It’s Easy to Lower Energy Bills – Insulate!

BuilderLiveI continue to be amazed at tradeshows how attracted attendees are to photovoltaic (PV) products. It is admittedly an exciting technology and I saw this again at the Greenbuild and the International Builders’ Shows.  At this past IBS show, our Builders’ Resource Center answered many questions on many topics but clearly the most interest was again regarding integrated photovoltaic roofing and PV panels.

I guess what I find so amazing is how much time people will dedicate to evaluating the return on investment (ROI) for PV while remaining so unwilling to spend even a little effort going after low hanging fruit that might not be as exciting or visible. PV can be a good investment for many folks but it could be a great investment if they improved their baseline consumption first.

Insulate, tighten up that ductwork and envelope while ensuring proper fresh air and then the same PV investment can go from providing say 50 percent of your power needs to providing 75 percent. There’s an old African proverb that says: “if you want to go fast go alone but if you want to go far go together.” Nothing could be truer in a situation such as this. Every little effort you make can combine to have an impact greater than the sum of the parts.

Another thing I often hear during trade show discussions about solar is that folks are going to wait a little longer until they get into the PV roofing (they have a new roof they don’t want to disturb just yet, they are waiting for the right client to force their hand, they heard that prices are going to keep dropping as more folks get into it, etc…). I understand. It’s not a small investment and so it should be done with prudence.

But…. adding insulation and improving the building envelope need not wait. Material prices for these types of products are near historic lows and labor is trained, willing, and eager to do the job. You will begin saving money on your energy bill immediately and perhaps your new cash flow properties will actually allow you to get that super sexy solar even sooner.

 

Comments
  • The “green” ROI (for those people that actually care about ROI in this sense), the effectiveness has always been (in the order of diminishing return) insulation -> solar water heating -> more efficient lighting -> solar PV
    I wonder if you guys are seeing new technologies coming to the market that might pull the solar PV from the very end of that list closer to the front? Would you say the improvement would come sooner from the “Investment” parts of the equation (i.e. prices are coming down for both product and installation) or the “Return” side of it – more efficient generation or perhaps more features, such as PV roof shingles and so forth?

    I can kinda-sorta see the prices coming down at somewhat predictable pace but how do you account for new technology? In other words, do we know that there won’t be a more efficient technology available in 5 years which would make the investment in today’s technology an imprudent one? I mean, if you delayed an iPod purchase for 5 years, you would have gotten something that’s 100 times more capable and still a bit cheaper. So, do you think there’s this kind of anxiety of anticipating something new and better every year that we now associate with all things electronics that may also be holding PV back?

    Thanks!

    • I think your question is on a lot of people’s minds and it is certainly a fast moving target so I asked one of our industry leading experts, Mr. Mark Stancroff, Director, CertainTeed Solar Business, how he felt about this. Mark’s response to your question was this; “The biggest thing to remember is that currently there are significant incentives (tax credits, state/utility rebates) in place to make solar affordable. As the technology improves and solar becomes more efficient / economical, the rebates offered decrease. So in the world of solar, waiting doesn’t necessarily provide any economic benefit since if the price of solar decreases over 5 years, the corresponding rebates/credits will most likely decrease also, leaving the net cost of solar to the homeowner the same.” Based on my life experience that rings pretty true.

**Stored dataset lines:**
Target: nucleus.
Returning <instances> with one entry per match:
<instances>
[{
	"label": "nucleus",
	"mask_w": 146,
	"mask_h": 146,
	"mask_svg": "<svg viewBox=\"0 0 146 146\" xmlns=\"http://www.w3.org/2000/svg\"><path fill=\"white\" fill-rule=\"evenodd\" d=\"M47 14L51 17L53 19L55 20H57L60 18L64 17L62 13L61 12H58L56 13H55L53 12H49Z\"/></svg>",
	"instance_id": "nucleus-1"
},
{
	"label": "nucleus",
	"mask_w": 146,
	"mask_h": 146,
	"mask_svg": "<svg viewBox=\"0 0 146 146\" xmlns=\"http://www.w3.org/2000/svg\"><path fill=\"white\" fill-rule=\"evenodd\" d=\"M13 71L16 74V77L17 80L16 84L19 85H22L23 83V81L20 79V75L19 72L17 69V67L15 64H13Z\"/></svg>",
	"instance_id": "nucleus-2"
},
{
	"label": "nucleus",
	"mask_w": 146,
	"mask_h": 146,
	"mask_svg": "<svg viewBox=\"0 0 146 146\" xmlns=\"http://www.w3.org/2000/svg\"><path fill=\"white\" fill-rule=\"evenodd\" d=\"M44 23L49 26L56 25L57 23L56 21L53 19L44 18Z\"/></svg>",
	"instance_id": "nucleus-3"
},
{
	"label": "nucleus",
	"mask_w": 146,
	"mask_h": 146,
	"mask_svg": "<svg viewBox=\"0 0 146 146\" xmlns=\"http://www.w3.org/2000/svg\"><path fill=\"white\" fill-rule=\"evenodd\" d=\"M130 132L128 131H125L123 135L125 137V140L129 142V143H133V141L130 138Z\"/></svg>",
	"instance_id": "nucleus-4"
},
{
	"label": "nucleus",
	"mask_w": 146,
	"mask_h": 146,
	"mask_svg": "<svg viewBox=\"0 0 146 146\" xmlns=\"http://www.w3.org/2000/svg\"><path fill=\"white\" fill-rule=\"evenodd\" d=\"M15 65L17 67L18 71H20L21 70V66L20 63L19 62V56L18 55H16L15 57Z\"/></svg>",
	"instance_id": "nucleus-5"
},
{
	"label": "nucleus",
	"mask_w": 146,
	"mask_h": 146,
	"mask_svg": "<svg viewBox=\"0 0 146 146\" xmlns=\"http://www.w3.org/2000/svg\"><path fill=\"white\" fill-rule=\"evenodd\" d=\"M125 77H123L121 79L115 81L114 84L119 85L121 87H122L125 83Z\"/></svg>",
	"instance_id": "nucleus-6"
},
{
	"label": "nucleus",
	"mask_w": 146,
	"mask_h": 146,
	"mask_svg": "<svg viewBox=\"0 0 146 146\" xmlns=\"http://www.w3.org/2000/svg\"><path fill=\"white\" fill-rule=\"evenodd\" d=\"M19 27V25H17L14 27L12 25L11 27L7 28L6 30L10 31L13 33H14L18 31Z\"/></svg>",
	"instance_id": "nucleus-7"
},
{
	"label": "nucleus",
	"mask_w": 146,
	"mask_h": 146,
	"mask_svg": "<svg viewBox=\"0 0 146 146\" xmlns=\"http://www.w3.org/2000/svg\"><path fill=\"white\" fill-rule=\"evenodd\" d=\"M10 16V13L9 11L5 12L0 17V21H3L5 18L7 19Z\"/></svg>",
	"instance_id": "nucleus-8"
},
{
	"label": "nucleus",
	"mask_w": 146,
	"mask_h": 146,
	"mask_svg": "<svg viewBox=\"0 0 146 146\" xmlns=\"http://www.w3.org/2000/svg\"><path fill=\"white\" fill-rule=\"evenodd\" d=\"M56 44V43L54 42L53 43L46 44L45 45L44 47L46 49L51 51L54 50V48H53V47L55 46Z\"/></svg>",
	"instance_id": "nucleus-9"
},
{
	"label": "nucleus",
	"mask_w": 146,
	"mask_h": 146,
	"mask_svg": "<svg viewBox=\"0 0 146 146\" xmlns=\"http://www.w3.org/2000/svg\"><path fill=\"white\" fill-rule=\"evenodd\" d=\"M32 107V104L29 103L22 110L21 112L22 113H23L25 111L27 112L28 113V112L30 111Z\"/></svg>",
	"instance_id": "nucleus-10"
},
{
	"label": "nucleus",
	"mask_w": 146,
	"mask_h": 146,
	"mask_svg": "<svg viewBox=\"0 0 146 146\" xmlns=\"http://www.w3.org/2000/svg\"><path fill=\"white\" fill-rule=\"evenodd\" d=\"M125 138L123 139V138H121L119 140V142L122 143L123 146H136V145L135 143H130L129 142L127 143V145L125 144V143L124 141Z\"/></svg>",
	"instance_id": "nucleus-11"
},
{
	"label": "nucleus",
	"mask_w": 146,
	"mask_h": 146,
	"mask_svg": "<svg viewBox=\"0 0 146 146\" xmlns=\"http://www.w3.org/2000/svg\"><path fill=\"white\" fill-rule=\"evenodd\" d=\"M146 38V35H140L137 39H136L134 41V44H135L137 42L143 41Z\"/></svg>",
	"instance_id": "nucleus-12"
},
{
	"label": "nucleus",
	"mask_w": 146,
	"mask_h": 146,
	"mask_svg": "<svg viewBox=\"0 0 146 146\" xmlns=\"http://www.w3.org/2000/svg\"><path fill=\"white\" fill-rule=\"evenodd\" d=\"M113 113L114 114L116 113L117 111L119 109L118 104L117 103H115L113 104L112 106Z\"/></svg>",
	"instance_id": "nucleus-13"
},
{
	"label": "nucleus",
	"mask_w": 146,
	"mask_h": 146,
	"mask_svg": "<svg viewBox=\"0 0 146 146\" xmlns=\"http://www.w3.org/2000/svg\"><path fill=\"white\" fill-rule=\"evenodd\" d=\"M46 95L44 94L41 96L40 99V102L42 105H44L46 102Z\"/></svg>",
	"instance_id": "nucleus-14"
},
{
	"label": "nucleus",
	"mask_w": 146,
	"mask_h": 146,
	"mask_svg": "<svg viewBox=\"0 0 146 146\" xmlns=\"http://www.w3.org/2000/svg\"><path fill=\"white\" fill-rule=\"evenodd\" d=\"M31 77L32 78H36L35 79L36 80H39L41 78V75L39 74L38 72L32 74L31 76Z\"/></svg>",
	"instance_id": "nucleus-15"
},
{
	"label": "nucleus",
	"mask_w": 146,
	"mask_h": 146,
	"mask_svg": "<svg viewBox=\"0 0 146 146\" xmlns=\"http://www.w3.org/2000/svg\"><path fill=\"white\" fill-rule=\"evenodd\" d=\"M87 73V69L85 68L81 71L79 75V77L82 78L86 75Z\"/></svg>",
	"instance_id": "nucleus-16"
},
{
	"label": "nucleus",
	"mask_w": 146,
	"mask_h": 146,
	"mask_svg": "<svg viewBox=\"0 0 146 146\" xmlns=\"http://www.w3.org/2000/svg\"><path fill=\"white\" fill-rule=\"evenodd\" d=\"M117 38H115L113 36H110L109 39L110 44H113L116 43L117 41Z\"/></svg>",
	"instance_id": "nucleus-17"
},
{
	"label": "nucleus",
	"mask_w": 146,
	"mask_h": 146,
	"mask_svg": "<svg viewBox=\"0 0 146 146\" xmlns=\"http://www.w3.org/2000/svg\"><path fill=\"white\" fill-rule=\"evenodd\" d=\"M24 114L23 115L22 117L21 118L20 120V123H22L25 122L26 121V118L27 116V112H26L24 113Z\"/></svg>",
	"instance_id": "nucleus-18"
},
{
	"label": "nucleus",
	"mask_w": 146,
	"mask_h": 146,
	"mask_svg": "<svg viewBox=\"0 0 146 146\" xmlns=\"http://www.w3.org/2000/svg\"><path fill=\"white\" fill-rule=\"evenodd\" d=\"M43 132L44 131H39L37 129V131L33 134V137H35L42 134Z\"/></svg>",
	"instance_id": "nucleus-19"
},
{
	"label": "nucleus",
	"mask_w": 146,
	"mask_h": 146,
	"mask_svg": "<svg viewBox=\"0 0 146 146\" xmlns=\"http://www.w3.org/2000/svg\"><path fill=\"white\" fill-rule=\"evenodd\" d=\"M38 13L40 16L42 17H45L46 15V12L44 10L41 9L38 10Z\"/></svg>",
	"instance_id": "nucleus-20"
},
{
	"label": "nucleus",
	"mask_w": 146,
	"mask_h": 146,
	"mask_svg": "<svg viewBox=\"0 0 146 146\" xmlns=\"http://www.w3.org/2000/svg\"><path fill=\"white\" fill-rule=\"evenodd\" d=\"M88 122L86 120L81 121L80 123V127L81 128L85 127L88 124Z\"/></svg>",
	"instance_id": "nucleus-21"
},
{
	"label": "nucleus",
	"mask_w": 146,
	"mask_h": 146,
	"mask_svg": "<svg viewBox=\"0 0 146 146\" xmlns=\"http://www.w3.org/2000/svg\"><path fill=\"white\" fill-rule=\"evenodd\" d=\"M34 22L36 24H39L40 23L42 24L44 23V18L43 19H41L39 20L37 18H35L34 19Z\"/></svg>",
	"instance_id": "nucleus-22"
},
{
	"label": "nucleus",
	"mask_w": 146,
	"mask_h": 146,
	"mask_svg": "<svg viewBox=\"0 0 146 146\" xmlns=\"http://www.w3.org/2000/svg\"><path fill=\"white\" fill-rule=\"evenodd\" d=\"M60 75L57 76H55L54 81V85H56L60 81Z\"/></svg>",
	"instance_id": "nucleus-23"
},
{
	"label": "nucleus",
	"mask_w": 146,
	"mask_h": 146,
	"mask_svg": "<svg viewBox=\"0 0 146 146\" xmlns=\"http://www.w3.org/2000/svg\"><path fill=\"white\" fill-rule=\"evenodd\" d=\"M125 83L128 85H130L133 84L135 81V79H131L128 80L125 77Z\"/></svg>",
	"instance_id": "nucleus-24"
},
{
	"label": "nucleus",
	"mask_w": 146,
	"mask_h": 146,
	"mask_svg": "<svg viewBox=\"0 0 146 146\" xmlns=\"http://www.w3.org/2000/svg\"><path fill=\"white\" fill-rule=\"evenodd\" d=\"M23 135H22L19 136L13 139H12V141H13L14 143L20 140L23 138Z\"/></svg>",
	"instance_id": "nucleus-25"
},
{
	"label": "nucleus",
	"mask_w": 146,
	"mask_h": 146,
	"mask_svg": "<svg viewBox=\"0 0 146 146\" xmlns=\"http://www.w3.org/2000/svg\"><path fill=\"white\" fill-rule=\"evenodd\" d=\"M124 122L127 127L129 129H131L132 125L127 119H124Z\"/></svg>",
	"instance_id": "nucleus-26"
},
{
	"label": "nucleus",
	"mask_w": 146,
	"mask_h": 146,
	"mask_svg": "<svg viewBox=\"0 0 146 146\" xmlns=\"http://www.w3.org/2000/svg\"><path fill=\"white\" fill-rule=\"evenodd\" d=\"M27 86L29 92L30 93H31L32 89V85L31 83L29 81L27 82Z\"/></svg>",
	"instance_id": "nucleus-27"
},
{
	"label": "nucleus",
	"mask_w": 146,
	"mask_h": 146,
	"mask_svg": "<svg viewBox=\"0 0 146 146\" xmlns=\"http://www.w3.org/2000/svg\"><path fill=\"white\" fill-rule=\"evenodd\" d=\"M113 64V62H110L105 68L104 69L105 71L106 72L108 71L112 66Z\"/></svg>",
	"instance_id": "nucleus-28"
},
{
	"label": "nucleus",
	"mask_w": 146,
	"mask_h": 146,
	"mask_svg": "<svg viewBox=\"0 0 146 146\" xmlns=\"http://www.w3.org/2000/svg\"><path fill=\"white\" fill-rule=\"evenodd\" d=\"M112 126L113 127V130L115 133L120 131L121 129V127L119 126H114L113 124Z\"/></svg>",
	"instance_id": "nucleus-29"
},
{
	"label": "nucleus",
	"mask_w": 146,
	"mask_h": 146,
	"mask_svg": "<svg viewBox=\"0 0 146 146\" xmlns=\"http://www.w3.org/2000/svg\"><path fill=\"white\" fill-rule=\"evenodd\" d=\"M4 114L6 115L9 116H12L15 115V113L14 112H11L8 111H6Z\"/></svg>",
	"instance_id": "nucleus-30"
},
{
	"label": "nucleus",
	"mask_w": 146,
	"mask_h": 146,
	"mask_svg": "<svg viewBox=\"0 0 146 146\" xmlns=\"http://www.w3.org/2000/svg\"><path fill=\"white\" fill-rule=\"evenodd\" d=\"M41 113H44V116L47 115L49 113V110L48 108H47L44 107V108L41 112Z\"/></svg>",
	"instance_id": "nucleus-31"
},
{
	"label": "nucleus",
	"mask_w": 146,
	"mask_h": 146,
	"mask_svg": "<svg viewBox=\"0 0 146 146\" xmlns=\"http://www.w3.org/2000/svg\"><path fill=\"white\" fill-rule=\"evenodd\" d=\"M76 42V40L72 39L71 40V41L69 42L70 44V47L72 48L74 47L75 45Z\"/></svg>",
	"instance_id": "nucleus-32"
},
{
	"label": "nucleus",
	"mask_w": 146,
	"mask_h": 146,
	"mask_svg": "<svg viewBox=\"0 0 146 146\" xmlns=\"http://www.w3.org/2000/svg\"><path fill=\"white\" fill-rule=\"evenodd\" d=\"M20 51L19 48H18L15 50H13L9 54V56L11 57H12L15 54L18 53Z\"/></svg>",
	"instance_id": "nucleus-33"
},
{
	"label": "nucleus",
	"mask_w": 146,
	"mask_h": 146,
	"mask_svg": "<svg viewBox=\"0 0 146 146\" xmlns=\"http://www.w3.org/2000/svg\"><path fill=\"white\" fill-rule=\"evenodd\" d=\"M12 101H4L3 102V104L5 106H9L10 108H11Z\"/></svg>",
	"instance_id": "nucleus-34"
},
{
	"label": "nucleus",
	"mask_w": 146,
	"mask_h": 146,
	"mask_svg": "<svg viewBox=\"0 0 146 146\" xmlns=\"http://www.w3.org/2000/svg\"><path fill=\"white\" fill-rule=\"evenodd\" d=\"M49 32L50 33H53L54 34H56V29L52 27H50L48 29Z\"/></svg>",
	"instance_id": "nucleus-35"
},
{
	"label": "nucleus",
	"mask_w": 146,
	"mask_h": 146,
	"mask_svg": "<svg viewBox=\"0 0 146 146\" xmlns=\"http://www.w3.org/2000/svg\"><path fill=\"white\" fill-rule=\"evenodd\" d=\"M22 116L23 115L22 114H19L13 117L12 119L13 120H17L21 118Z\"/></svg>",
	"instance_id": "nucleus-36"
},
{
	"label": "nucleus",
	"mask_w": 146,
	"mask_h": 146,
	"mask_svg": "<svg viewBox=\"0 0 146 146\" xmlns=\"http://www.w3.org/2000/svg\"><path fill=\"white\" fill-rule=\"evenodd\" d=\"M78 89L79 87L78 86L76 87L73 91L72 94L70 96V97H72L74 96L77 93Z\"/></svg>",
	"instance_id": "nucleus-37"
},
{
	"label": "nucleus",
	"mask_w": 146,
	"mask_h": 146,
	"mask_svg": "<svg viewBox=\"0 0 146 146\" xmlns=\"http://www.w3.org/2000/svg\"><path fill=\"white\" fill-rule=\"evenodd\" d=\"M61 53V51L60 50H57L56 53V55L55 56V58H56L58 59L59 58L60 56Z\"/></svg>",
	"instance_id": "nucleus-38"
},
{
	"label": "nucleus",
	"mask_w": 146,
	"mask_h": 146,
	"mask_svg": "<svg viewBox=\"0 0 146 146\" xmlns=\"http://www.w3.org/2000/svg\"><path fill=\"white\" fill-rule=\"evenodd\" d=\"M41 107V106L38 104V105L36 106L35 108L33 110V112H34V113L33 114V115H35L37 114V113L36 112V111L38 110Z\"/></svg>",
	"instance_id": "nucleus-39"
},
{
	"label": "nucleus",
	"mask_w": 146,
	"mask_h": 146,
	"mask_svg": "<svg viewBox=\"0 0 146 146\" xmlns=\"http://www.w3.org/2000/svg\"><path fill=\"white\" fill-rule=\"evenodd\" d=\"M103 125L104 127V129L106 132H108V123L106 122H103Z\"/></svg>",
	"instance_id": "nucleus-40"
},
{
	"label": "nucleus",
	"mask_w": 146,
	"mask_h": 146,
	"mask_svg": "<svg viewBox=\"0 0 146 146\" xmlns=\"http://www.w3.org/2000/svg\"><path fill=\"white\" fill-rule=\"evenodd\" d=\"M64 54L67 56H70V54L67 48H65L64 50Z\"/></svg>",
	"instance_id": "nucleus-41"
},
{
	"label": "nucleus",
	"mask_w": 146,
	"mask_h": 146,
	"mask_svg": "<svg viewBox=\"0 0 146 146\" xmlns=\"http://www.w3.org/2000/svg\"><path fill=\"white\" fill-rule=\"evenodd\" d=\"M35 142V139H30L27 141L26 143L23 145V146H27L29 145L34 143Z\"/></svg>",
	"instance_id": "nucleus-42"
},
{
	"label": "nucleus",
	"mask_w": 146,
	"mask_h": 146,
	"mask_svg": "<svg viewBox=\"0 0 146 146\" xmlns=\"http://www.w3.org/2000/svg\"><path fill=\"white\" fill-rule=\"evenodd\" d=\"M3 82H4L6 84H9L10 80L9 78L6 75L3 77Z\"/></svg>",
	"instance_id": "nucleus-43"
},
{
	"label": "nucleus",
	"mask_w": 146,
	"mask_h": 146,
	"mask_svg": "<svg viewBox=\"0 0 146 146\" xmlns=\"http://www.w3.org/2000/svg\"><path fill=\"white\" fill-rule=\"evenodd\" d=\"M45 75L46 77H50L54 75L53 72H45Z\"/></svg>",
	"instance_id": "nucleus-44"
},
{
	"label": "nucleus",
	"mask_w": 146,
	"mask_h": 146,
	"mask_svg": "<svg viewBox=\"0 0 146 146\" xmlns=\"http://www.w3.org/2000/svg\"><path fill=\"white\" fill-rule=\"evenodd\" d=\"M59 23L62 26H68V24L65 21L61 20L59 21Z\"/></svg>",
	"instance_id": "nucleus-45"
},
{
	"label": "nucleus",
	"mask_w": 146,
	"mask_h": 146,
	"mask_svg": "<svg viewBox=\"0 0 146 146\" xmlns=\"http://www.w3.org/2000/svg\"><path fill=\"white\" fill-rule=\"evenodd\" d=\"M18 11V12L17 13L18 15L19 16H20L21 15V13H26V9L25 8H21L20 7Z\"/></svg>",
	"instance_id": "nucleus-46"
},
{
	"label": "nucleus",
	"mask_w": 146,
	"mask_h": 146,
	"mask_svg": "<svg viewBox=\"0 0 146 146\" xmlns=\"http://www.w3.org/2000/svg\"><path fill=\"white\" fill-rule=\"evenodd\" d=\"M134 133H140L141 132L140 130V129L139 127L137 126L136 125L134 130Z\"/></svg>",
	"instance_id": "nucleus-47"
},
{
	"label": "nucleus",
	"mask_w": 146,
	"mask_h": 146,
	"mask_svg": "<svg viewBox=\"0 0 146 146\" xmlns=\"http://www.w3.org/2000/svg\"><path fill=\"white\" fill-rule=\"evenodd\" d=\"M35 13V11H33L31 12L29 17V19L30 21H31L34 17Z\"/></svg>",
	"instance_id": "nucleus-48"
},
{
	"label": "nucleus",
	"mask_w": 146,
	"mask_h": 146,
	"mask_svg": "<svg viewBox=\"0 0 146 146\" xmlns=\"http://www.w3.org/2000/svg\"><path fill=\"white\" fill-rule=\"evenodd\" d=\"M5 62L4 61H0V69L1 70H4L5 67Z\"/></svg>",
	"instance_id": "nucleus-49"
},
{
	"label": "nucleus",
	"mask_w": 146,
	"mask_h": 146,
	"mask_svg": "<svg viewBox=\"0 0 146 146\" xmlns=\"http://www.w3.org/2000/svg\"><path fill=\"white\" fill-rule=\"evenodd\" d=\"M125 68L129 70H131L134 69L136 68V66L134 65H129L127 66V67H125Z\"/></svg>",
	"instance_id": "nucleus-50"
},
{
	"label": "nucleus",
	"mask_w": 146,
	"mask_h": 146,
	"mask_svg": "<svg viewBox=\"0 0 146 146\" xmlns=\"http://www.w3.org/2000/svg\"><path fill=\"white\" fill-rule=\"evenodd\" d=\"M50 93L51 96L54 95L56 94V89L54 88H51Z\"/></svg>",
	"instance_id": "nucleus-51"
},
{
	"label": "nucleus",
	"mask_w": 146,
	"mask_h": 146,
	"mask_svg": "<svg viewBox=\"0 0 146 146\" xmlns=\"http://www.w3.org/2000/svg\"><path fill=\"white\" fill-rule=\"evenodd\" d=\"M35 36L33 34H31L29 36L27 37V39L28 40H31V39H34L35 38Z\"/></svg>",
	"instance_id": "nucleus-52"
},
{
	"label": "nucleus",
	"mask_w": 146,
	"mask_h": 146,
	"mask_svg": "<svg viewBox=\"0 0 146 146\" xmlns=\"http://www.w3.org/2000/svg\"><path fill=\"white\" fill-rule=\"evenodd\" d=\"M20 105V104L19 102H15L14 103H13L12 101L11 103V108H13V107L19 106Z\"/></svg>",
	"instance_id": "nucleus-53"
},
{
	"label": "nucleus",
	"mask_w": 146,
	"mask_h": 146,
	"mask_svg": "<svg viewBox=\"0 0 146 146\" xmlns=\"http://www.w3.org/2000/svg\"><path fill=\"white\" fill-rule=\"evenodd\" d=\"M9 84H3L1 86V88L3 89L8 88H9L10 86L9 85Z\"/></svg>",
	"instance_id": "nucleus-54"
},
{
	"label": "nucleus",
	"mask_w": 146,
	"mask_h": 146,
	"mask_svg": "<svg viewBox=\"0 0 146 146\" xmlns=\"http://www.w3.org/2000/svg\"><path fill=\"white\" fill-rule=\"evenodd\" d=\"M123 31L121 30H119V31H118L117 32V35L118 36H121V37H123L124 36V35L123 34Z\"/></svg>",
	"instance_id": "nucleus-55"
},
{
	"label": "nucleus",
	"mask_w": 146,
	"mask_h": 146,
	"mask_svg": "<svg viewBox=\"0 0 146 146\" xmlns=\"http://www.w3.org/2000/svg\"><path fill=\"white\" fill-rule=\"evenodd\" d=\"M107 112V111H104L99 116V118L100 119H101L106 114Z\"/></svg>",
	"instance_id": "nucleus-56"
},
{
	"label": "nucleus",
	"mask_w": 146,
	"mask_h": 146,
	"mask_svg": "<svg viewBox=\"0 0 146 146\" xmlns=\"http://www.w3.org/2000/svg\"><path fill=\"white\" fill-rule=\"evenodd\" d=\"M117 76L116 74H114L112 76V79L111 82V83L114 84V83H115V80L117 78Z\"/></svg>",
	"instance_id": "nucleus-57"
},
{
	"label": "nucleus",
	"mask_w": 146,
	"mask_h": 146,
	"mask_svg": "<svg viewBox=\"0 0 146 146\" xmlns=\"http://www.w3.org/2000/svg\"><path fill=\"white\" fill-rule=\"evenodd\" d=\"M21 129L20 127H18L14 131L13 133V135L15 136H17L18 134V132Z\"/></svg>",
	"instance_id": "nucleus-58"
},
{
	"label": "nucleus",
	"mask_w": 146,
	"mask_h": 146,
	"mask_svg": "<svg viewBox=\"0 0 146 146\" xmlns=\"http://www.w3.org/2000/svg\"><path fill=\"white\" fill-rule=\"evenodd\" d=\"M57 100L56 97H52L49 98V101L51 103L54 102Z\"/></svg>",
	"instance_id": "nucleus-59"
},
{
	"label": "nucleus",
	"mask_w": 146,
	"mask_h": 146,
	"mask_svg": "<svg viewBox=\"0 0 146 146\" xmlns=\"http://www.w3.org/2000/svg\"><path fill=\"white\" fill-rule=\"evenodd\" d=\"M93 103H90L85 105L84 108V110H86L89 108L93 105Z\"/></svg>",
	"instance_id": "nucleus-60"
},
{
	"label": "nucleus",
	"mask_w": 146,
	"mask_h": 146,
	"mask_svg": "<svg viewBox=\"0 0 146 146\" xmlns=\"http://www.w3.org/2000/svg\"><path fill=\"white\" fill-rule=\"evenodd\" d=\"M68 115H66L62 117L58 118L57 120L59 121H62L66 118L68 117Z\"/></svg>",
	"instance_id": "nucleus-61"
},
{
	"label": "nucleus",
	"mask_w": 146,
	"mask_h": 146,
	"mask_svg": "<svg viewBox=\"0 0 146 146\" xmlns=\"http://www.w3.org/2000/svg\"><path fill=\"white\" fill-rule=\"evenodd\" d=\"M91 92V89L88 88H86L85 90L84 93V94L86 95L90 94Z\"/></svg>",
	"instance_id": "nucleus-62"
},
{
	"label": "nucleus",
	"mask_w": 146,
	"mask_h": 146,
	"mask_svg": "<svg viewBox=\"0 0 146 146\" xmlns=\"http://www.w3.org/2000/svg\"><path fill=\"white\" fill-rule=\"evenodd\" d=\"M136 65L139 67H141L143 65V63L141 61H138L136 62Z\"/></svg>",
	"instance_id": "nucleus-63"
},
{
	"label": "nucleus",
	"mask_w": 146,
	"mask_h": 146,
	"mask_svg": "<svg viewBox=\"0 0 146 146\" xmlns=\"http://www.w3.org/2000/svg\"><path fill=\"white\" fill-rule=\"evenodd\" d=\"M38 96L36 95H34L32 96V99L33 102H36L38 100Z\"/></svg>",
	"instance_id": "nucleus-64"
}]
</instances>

**Tasks for this exercise:**
1) In the insulation article, what position does Mark Stancroff hold?
2) From the insulation article, write out the passage that begins at the words "I guess what" and stops after "baseline consumption first.".

**Responses for each task:**
1) He is Director of the CertainTeed Solar Business.

2)
I guess what I find so amazing is how much time people will dedicate to evaluating the return on investment (ROI) for PV while remaining so unwilling to spend even a little effort going after low hanging fruit that might not be as exciting or visible. PV can be a good investment for many folks but it could be a great investment if they improved their baseline consumption first.